Masalah Laten Bancassurance, Pelajaran dari Jiwasraya

Irvan Rahardjo
Oleh Irvan Rahardjo
16 Oktober 2018, 13:25
irvan rahardjo
ILUSTRATOR I BETARIA SARULINA

Problem laten bancassurance

Setidaknya ada lima potensi masalah yang mengintai di balik berkah bancassurance. Potensi masalah yang dimaksud terkait penjaminan, risiko hukum, risiko tata kelola produk, risiko saat pemutusan kontrak, hingga masalah pajak.

Pertama, masalah penjaminan. Bancassurance bukan produk perbankan dan tidak dianggap sebagai simpanan dari bank, tidak dijamin oleh bank, serta bukan bagian dari program penjaminan oleh Lembaga Penjamin Simpanan (LPS) sebagaimana diatur dalam Undang-Undang Nomor 24 Tahun 2004 tentang LPS.

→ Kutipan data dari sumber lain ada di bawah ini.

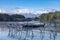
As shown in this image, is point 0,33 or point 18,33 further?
point 0,33

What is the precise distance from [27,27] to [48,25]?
0.66m

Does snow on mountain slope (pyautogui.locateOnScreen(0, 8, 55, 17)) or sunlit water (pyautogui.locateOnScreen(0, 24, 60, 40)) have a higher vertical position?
snow on mountain slope (pyautogui.locateOnScreen(0, 8, 55, 17))

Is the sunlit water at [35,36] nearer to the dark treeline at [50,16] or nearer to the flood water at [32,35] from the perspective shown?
the flood water at [32,35]

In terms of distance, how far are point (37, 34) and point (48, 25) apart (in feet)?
1.38

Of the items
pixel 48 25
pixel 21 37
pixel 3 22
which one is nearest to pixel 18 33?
pixel 21 37

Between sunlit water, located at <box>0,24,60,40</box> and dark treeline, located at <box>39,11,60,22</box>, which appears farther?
sunlit water, located at <box>0,24,60,40</box>

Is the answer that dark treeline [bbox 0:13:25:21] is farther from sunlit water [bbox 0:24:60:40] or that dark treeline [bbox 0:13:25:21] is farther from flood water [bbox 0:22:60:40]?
sunlit water [bbox 0:24:60:40]

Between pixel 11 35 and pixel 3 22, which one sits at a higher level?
pixel 3 22

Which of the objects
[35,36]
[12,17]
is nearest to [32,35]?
[35,36]

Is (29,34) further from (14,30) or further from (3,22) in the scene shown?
(3,22)

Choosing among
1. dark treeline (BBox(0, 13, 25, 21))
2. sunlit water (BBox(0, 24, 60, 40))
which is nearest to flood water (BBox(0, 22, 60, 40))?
sunlit water (BBox(0, 24, 60, 40))

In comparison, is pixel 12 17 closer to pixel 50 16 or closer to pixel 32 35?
pixel 32 35

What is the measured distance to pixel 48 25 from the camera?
5.92m

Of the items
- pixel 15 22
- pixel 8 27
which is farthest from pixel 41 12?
pixel 8 27
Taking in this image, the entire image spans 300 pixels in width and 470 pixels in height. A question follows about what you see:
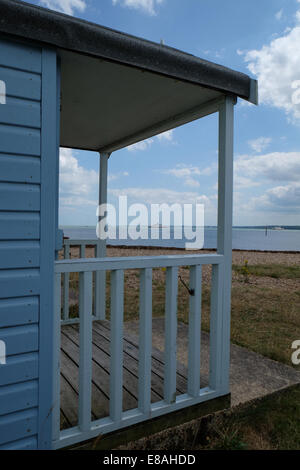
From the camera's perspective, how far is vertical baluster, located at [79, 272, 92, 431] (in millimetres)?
1584

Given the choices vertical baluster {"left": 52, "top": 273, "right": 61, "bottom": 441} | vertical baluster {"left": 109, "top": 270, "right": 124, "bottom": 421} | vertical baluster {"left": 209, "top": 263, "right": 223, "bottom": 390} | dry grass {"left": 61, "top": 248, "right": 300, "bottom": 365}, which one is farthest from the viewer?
dry grass {"left": 61, "top": 248, "right": 300, "bottom": 365}

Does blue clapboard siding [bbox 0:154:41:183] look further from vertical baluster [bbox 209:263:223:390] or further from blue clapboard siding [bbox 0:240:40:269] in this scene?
vertical baluster [bbox 209:263:223:390]

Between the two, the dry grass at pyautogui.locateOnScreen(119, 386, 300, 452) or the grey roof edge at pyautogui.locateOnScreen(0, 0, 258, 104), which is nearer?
the grey roof edge at pyautogui.locateOnScreen(0, 0, 258, 104)

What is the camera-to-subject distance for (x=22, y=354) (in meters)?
1.46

Kedua, risiko hukum. Putusan Komisi Pengawas Persaingan Usaha (KPPU) tanggal 11 November 2014 bahwa perjanjian bancassurance antara Bank Rakyat Indonesia (BRI), BRIngin Life dan Heksa melanggar Pasal 15 (2) dan 19 a) UU Nomor 5 Tahun 1999 tentang Larangan Praktek Monopoli dan Persaingan Tidak Sehat.

Menurut KPPU, pelanggan harus bebas untuk memilih asuransi jiwa untuk menutup hipotek mereka. Bank harus menawarkan kepada nasabah hipotek asuransi setidaknya dari tiga perusahaan asuransi sebagaimana diatur oleh Surat Edaran Bank Indonesia Nomor 12/35/DPNP tanggal 23 Desember 2010 perihal Penerapan Manajemen Risiko pada Bank yang Melakukan Aktivitas Kerjasama Pemasaran dengan Perusahaan Asuransi.

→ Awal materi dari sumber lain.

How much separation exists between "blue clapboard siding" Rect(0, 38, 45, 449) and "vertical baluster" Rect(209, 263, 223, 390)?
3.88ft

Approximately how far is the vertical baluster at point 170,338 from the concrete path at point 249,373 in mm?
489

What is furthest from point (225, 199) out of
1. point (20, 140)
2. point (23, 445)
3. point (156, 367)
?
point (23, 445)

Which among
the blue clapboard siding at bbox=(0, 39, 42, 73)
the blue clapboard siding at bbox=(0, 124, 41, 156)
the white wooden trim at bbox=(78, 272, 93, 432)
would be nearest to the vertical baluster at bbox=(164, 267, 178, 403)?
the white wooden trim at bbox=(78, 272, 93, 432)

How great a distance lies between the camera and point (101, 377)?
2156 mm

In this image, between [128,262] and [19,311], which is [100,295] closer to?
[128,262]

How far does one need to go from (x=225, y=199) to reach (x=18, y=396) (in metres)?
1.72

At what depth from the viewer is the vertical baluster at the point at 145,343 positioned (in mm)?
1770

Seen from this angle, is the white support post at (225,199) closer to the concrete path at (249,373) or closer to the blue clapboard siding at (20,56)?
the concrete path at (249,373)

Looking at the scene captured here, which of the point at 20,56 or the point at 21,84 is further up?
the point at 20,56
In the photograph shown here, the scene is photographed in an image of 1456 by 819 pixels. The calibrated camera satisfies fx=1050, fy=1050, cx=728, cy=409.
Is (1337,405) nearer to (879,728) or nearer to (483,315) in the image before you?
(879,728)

KPPU mengenakan denda sebesar Rp 25 miliar kepada BRI, sebesar Rp 19 miliar kepada BRIngin Life, dan sebesar Rp 13 miliar kepada Heksa. Walau ujung dari perkara itu KPPU harus menelan pil pahit setelah Mahkamah Agung menolak permohonan kasasinya dalam perkara bancassurance tersebut.

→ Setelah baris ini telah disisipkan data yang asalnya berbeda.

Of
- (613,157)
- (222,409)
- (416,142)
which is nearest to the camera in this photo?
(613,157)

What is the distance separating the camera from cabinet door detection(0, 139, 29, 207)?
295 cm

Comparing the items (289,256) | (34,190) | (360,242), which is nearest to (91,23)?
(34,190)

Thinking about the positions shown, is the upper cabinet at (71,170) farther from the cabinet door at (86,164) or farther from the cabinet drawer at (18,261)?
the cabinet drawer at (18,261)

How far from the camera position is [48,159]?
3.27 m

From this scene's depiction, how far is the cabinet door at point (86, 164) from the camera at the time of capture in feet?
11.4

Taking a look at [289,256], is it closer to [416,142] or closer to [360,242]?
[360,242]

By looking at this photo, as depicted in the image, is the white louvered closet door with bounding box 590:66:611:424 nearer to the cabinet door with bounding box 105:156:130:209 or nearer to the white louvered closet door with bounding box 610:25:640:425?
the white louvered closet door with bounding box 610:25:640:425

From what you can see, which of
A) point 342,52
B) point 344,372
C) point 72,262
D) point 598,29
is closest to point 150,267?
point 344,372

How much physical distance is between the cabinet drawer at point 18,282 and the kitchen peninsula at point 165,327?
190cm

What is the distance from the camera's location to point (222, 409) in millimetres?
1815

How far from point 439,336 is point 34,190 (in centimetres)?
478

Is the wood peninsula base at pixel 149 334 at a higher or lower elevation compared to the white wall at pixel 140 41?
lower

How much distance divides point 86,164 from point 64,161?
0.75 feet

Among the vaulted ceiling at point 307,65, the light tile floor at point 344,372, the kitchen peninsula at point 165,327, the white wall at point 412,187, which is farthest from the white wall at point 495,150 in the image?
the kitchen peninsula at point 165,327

Ketiga, risiko tata kelola. Untuk menjadi mitra banccassurance, beberapa bank mensyaratkan licence fee yang bersifat biaya tetap dibayar dimuka baik ada maupun tidak ada realisasi bisnis. 

Praktik licence fee harus dilihat dalam kaitan Peraturan OJK Nomor 73/POJK.05/2016 Tentang Tata Kelola Perusahaan Yang Baik Bagi Perusahaan Perasuransian. Perusahaan asuransi dilarang untuk menawarkan atau memberikan sesuatu langsung maupun tidak langsung kepada pihak lain untuk mempengaruhi pengambilan keputusan terkait transaksi asuransi.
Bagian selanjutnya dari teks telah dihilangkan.